§ **PAGE**
——

Fallait-il agir en 2008 et en 2020 ? Oui, bien sûr ! Mais il fallait le faire de manière radicalement différente, c’est-à-dire en créant les conditions pour ne plus revivre pareille situation, notamment en reprenant le contrôle de la finance pour la mettre au service de l’intérêt général. Force est de constater que rien de sérieux n’a été mis en œuvre à ce niveau. La logique d’accumulation et la spéculation se sont poursuivies, et aujourd’hui, alors que de nouvelles bulles explosent, certains voudraient à nouveau faire payer l’addition à la collectivité.
Aux origines de l’inflation : la spéculation
La logique est la même en ce qui concerne la situation inflationniste persistante. Il faut la traiter, mais en s’attaquant à ses causes sous-jacentes, comme la spéculation. Pas en tentant de saper l’indexation des salaires, qui n’en est qu’une résultante… Une résultante par ailleurs indispensable au maintien de la consommation intérieure, comme l’a encore récemment montré un rapport de la Banque nationale.
Au début de la guerre en Ukraine, ce ne sont pas moins de 26 millions de transactions financières supplémentaires qui ont été enregistrées sur les bourses mondiales des produits agricoles. Ces échanges purement spéculatifs ont entraîné à eux seuls plus de 40% d’inflation
[2]. Comme de nombreuses études l’ont montré, c’est bien la spirale profit-prix, et non la spirale salaire-prix, qui est le moteur de l’inflation actuelle.
Oui, il faut réformer le système, sans plus attendre. Mais pour changer de cap, et non pas, à l’image de ce qui se passe chez Delhaize, pour accélérer la course folle au moins-disant social et environnemental.
Prendre le mal à la racine
Si la volonté est d’améliorer la vie des gens en recréant des équilibres entre développement économique, bien-être social et respect de l’environnement, c’est à l’origine des problèmes qu’il faut s’attaquer.
Commençons par la dette publique… Nous avons plus que jamais besoin d’un débat adulte sur la manière d’évaluer la soutenabilité des finances publiques, au-delà de slogans simplistes sur le niveau trop élevé de la dette ou du déficit. La manière dont le déficit peut soutenir l’activité économique et s’autofinancer (multiplicateurs budgétaires), ou encore le rôle des banques centrales dans le financement des Etats, ces leviers doivent être analysés sérieusement. Par ailleurs, nombreux sont les arguments justifiant que nos créanciers – les grandes banques – contribuent, eux aussi, à l’effort commun en allégeant la dette des États. Nous avons également besoin d’un véritable secteur bancaire public, remplissant des missions de service public, et se mettant prioritairement au service d’Objectifs de Développement durable d’intérêt général plutôt que d’intérêts particuliers. Il convient par ailleurs d’obtenir de la Commission européenne une neutralisation des investissements durables dans la comptabilisation des déficits publics. Les investissements publics nécessaires, notamment en matière de santé et de climat, sont considérables et ne pourront être effectués sans rompre avec les règles actuelles.

——

§ **MATÉRIEL FOURNI**
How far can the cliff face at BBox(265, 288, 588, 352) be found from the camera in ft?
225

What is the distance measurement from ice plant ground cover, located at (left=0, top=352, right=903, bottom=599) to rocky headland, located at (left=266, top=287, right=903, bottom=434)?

——

§ **VOS TÂCHES**
(A) Selon le texte sur la finance et l'inflation, pourquoi ne faut-il pas s'en prendre à l'indexation des salaires ? Répondez en une à trois phrases.
(B) Réécrivez le texte sur la finance et l'inflation depuis « Au début de » jusqu'à « qu’il faut s’attaquer. » inclus, en remplaçant « spirale » par « boucle ».
(C) Rédigez la suite du texte sur la finance et l'inflation, en partant de sa dernière phrase.

§ **RÉPONSES PAR TÂCHE**
(A) L'indexation des salaires n'est qu'une résultante de l'inflation : il faut donc traiter les causes sous-jacentes de celle-ci, comme la spéculation. Elle est en outre indispensable au maintien de la consommation intérieure, comme l'a récemment montré un rapport de la Banque nationale.

(B)
Au début de la guerre en Ukraine, ce ne sont pas moins de 26 millions de transactions financières supplémentaires qui ont été enregistrées sur les bourses mondiales des produits agricoles. Ces échanges purement spéculatifs ont entraîné à eux seuls plus de 40% d’inflation
[2]. Comme de nombreuses études l’ont montré, c’est bien la boucle profit-prix, et non la boucle salaire-prix, qui est le moteur de l’inflation actuelle.
Oui, il faut réformer le système, sans plus attendre. Mais pour changer de cap, et non pas, à l’image de ce qui se passe chez Delhaize, pour accélérer la course folle au moins-disant social et environnemental.
Prendre le mal à la racine
Si la volonté est d’améliorer la vie des gens en recréant des équilibres entre développement économique, bien-être social et respect de l’environnement, c’est à l’origine des problèmes qu’il faut s’attaquer.

(C)
Prenons ensuite l’inflation : attaquons-nous à la spéculation en ciblant tous les « profiteurs de guerre », notamment dans les secteurs de l’énergie et de l’alimentation. Et régulons enfin le marché des produits financiers dérivés, totalement déconnectés de toute réalité !
Enfin, comment ne pas évoquer le fameux « taux d’emploi », au centre de toutes les attentions politiques du moment ? Il faut évidemment développer et créer de l’emploi… Mais des emplois durables et de qualité. C’est en améliorant les conditions de travail et de rémunération, en redonnant sens au travail et en améliorant la conciliation vie privée/vie professionnelle, que l’on gardera les gens au travail, en bonne santé, et qu’on en facilitera l’accès à celles et ceux qui en sont privés. La réduction collective du temps de travail, avec embauche compensatoire et maintien du salaire, est la solution d’avenir. Une mesure juste, durable et porteuse de progrès social
[3].
La question qu’il conviendrait toujours de se poser lorsque l’on propose des réformes, c’est de savoir si ces réformes contribuent à réduire ou à creuser les inégalités. Une réforme fiscale basée sur la justice est une question clé pour réduire les inégalités. Les solutions sont là : globalisation des revenus, renforcement de la progressivité de l’impôt, taxation des plus-values boursières et des surprofits, impôt sur la fortune, lutte contre la fraude et l’évasion fiscales… Ces quelques mesures fortes suffiraient à rapporter des dizaines de milliards d’euros chaque année pour financer le développement humain, participer à équilibrer le budget et réduire notre dépendance aux marchés financiers.
Concrétiser ce changement de cap et avancer vers la justice sociale est à portée de main et essentiel pour défendre nos démocraties, repenser l’économie et nous permettre, comme l’écrivait Georges Orwell dans « 1984 », non seulement de rester vivants, mais aussi et surtout de rester humains.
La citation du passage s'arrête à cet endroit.